Sunday, July 14, 2024

Mengenank Amenk

 Di alam sana, Amenk mungkin sedang bermain musik bising bersama Andry Moch, teman se-band-nya di A Stone A. Menurut Ucok Homicide aka Morgue Vanguard mereka berdua ”karya rupa-nya bersaudara”.


November 2011 saya datang ke pameran yang digelar  di Galeri Soemarja, FSRD ITB, tiga tahun setelah Andry meninggal. Amenk jadi pemandu gelaran bernama “Not Fade Away (Andry Moch: The Late Work)” itu. 

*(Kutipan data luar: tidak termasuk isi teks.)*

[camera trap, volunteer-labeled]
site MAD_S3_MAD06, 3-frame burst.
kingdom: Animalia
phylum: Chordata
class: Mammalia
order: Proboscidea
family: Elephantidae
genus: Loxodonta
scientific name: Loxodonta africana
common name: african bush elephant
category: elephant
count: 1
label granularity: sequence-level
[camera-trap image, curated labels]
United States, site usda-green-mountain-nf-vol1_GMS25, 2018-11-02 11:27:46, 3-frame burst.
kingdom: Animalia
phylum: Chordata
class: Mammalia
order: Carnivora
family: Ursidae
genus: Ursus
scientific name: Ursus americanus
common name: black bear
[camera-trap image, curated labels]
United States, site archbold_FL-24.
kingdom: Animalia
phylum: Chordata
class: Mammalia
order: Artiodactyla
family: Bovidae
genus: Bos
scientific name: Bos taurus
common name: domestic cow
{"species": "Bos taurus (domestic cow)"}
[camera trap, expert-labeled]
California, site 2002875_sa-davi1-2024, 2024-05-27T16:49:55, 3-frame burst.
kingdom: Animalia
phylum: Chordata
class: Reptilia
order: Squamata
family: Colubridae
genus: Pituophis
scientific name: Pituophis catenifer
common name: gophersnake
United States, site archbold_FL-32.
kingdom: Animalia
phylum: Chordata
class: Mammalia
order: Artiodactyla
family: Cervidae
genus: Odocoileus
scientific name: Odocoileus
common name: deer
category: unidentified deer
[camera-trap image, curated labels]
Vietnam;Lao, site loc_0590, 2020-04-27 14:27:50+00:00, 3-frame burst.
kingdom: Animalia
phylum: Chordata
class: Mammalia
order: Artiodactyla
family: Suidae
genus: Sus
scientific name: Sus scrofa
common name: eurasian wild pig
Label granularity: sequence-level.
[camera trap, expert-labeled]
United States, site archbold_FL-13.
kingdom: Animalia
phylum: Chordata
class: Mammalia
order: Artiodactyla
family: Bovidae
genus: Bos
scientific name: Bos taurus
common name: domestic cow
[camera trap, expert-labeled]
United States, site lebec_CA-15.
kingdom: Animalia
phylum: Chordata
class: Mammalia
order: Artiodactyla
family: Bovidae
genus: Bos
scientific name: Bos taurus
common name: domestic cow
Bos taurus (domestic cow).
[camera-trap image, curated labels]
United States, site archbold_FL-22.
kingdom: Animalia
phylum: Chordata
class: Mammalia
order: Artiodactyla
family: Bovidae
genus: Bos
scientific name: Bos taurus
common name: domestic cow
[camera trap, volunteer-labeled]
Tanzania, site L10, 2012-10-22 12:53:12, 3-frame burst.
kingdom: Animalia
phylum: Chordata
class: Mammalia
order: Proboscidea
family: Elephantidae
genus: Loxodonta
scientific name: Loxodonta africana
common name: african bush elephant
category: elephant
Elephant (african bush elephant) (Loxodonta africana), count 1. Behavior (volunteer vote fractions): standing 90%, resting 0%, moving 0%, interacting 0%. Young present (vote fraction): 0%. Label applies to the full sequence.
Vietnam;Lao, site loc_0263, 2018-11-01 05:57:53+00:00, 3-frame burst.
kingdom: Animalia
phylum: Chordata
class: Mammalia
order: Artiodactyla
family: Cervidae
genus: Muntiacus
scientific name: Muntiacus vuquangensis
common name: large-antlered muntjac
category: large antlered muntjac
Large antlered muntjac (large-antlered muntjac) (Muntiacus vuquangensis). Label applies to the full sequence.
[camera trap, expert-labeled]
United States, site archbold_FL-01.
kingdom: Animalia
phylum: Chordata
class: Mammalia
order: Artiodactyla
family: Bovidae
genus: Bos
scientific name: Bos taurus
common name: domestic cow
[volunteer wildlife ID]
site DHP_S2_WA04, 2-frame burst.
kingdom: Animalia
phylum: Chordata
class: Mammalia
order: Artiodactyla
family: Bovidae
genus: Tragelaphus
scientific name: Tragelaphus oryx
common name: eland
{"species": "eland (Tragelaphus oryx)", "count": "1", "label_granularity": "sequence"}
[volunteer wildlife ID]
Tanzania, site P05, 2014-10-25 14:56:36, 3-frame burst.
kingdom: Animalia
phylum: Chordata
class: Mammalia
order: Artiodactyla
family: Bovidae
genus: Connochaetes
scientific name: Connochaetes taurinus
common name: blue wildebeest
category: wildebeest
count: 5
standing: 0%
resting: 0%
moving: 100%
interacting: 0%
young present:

Selain temani saya amati lukisan dan instalasi, Amenk juga ceritakan bahwa Andry pernah mondok di sebuah islamic boarding school di Garut, Jawa Barat. Bertahun kemudian Amenk juga mengaku punya pengalaman yang mirip.


Via akun media sosialnya dia pernah berbagi foto diri berkopiah saat mondok di Daarut Tauhid. Dia dan masa lalunya keliatan damai-damai saja.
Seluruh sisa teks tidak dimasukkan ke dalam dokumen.